Answer these from the page text about agent swarms:
1. How many agents did the swarm that wrote the Playbook have?
2. What four stages make up the pipeline shape?
3. What three roles make up the adversarial shape?

→ **Page text**
§ §

The shift is structural, not stylistic. A single instance has to balance four perspectives in one answer; four instances each get to be one perspective. A single instance loses the thread on a long task; four instances each finish before their threads go anywhere. A single instance running for fifteen minutes consumes fifteen minutes; four instances running in parallel consume four wall-clock minutes of yours. The model didn't get smarter — the architecture got smarter.
I wrote this Playbook with a 15-agent swarm in roughly six minutes of wall-clock time (the story is in Chapter 6). I run a 20-agent swarm whenever a portfolio company wants a complete strategic plan from scratch — the /swarm-strategic-plan skill is the productized version of that pattern. I run a 3-agent swarm every time I hit a bug I can't reason through alone (/debug-swarm). The shelf is real. The patterns are stable. The compounding is the same compounding that all leverage has — once you've used it, the sequential version of your work starts to feel like writing email by candlelight.
That distinction is the whole game. Most operators who try parallel agents and bounce off have built a group chat. You want a chain of command — one conductor, N section leads, each section lead in its own clean context window, returning only finished phrases to the conductor.
The four patterns (interactive)
Four shapes cover ~90% of operator swarm work. Pick one, hit Run, watch the topology animate. Then pick a different one and see how the dispatch order changes. This is the same widget that lives in Ch 06; embedded here so you can poke at it without context-switching.
Fan-out is the canonical swarm: one task decomposes into N independent subtasks, each subtask gets its own agent, and the orchestrator recombines. Use for: writing a multi-chapter book, drafting N landing pages, auditing N domains, exploring N variant designs. The agents never see each other's work; the orchestrator does the integration.
Pipeline is the assembly-line shape: draft → critique → revise → publish, four agents in series. Use for: editorial workflows, code-review-then-fix loops, contract drafting where each pass has a distinct role. Sequential, but each stage has a clean context — no accumulated cruft from earlier turns polluting the final pass.
Map-reduce is fan-out's cousin for data: N workers chew chunks of a large input, one reducer merges. Use for: summarizing 500 documents, extracting structured fields from a directory of PDFs, classifying a backlog. The map stage is embarrassingly parallel; the reducer is where the design lives.
Adversarial is the dialectic shape: proposer + critic + arbiter. Use for: high-stakes decisions where you want a deliberate red-team, contract negotiation simulations, "kill or ship" calls. The critic agent's job is to find what the proposer missed; the arbiter's job is to integrate.
The wave pattern — 5 × 4 = 20 agents
The pattern I use most often for big work is five waves of four agents each — twenty specialists in roughly thirty minutes of wall-clock time, controlled by one orchestrator reading one master BRIEF. The shape is in the /swarm-strategic-plan skill but the architecture generalizes: pick a project, write a one-page BRIEF that every agent must read first, then dispatch waves of three-to-four agents that don't overlap on filesystem.

§ §

→ **Listed records**

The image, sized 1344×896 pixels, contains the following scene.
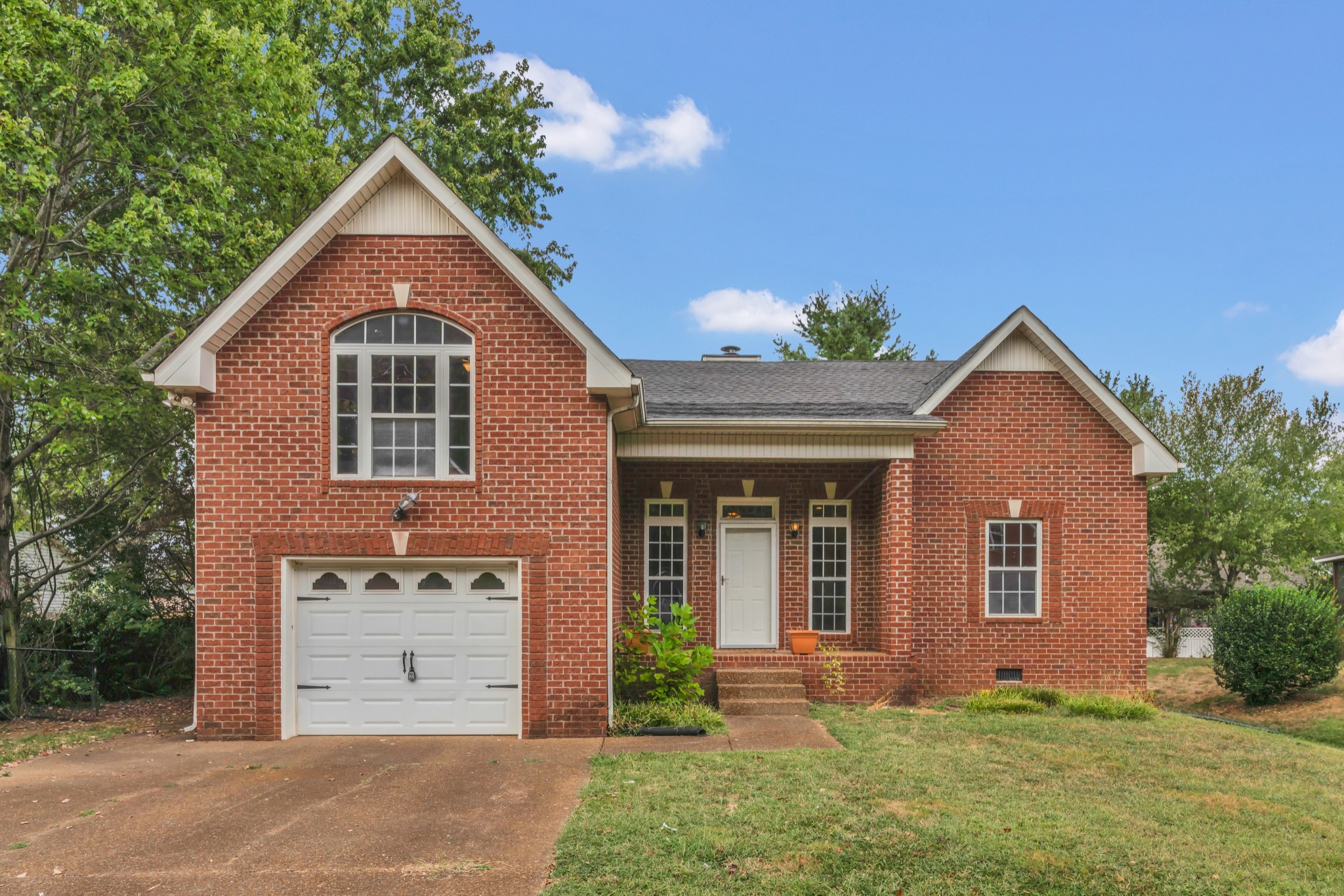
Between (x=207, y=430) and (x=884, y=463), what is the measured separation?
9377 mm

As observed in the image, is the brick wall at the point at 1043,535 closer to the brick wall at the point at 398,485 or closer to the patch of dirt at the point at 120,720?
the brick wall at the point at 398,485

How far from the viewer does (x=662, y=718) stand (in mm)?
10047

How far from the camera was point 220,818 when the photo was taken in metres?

§ §

→ **Reply to the task**
1. 15 agents
2. Draft, critique, revise, publish
3. Proposer, critic, arbiter